= REQUIRED WORK =
Give back a single figure: the number of lines in the entries below that contain "async".

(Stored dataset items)
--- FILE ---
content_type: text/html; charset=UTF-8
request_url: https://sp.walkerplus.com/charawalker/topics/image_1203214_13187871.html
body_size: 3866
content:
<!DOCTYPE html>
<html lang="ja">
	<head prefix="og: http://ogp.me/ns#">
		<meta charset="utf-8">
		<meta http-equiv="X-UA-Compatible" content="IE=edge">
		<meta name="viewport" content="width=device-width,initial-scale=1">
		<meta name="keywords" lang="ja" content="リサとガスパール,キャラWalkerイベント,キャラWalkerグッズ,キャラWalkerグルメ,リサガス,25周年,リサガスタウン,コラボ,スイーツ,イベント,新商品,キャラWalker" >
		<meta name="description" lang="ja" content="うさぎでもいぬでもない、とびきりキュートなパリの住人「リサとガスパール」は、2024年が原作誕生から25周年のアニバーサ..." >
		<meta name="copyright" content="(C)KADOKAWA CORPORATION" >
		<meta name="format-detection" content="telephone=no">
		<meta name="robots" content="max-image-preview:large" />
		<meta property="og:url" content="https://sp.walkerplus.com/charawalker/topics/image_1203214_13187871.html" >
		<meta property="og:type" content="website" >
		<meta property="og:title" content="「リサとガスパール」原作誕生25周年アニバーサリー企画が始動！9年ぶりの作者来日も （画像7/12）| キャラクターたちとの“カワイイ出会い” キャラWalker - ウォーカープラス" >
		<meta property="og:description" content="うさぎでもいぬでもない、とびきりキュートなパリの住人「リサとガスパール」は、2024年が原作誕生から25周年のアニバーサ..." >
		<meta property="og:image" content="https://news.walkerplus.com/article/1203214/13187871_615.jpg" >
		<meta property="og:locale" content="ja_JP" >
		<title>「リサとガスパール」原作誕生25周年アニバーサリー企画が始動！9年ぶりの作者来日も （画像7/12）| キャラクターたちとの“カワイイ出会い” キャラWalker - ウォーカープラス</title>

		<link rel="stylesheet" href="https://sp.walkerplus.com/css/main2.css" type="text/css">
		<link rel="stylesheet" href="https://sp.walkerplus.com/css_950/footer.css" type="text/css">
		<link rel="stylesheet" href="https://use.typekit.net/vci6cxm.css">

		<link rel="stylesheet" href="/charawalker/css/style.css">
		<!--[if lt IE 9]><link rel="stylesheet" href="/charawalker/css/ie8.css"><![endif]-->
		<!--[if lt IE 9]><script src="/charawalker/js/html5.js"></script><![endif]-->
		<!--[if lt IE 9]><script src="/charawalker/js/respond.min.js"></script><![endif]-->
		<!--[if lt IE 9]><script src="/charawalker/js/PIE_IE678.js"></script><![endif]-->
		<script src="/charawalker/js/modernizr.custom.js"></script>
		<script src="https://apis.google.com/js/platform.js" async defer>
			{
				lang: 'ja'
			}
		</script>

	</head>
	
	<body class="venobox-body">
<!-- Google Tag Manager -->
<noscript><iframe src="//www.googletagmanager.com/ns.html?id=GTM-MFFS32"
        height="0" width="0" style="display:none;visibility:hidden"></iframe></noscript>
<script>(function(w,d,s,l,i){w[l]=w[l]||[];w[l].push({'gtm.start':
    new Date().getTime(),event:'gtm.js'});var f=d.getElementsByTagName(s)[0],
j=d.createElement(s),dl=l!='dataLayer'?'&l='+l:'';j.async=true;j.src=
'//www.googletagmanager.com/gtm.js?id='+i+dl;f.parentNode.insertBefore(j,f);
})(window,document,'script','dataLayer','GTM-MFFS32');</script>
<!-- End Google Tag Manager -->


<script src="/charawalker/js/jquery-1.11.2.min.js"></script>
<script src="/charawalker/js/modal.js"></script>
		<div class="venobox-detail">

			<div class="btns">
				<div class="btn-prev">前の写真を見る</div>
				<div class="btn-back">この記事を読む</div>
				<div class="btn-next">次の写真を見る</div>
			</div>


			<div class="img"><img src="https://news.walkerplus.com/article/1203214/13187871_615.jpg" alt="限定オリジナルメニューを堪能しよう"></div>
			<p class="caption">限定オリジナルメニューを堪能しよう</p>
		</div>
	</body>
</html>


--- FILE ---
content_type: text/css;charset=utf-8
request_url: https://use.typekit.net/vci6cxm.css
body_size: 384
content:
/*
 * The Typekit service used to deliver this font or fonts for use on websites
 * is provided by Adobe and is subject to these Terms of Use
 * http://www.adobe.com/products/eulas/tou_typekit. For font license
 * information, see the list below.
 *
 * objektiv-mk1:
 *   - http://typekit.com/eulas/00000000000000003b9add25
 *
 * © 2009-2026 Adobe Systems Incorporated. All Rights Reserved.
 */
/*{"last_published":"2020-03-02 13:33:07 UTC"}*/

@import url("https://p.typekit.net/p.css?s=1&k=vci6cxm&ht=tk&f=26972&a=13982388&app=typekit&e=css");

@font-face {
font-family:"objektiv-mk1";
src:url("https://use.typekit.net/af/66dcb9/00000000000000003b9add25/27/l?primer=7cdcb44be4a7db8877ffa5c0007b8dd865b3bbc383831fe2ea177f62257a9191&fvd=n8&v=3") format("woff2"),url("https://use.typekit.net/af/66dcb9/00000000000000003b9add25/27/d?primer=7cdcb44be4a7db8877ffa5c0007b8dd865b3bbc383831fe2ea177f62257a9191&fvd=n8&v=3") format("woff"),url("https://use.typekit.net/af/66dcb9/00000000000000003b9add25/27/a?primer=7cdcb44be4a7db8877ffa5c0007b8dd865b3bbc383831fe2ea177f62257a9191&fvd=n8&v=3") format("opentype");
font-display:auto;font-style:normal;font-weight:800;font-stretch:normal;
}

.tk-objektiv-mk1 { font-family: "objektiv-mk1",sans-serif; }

---

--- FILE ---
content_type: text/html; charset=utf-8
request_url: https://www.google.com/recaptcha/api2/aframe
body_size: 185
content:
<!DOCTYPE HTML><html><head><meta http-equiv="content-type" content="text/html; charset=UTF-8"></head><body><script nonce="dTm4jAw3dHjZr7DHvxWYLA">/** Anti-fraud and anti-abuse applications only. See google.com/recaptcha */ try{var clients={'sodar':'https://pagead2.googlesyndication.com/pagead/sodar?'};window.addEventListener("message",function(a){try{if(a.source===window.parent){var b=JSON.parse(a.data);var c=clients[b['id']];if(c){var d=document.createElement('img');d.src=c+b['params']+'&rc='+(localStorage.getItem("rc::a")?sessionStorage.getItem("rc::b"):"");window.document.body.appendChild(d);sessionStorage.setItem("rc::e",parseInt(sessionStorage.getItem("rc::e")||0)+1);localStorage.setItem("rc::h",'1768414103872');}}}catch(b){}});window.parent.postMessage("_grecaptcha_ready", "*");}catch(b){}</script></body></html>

= ANSWER SECTION =
2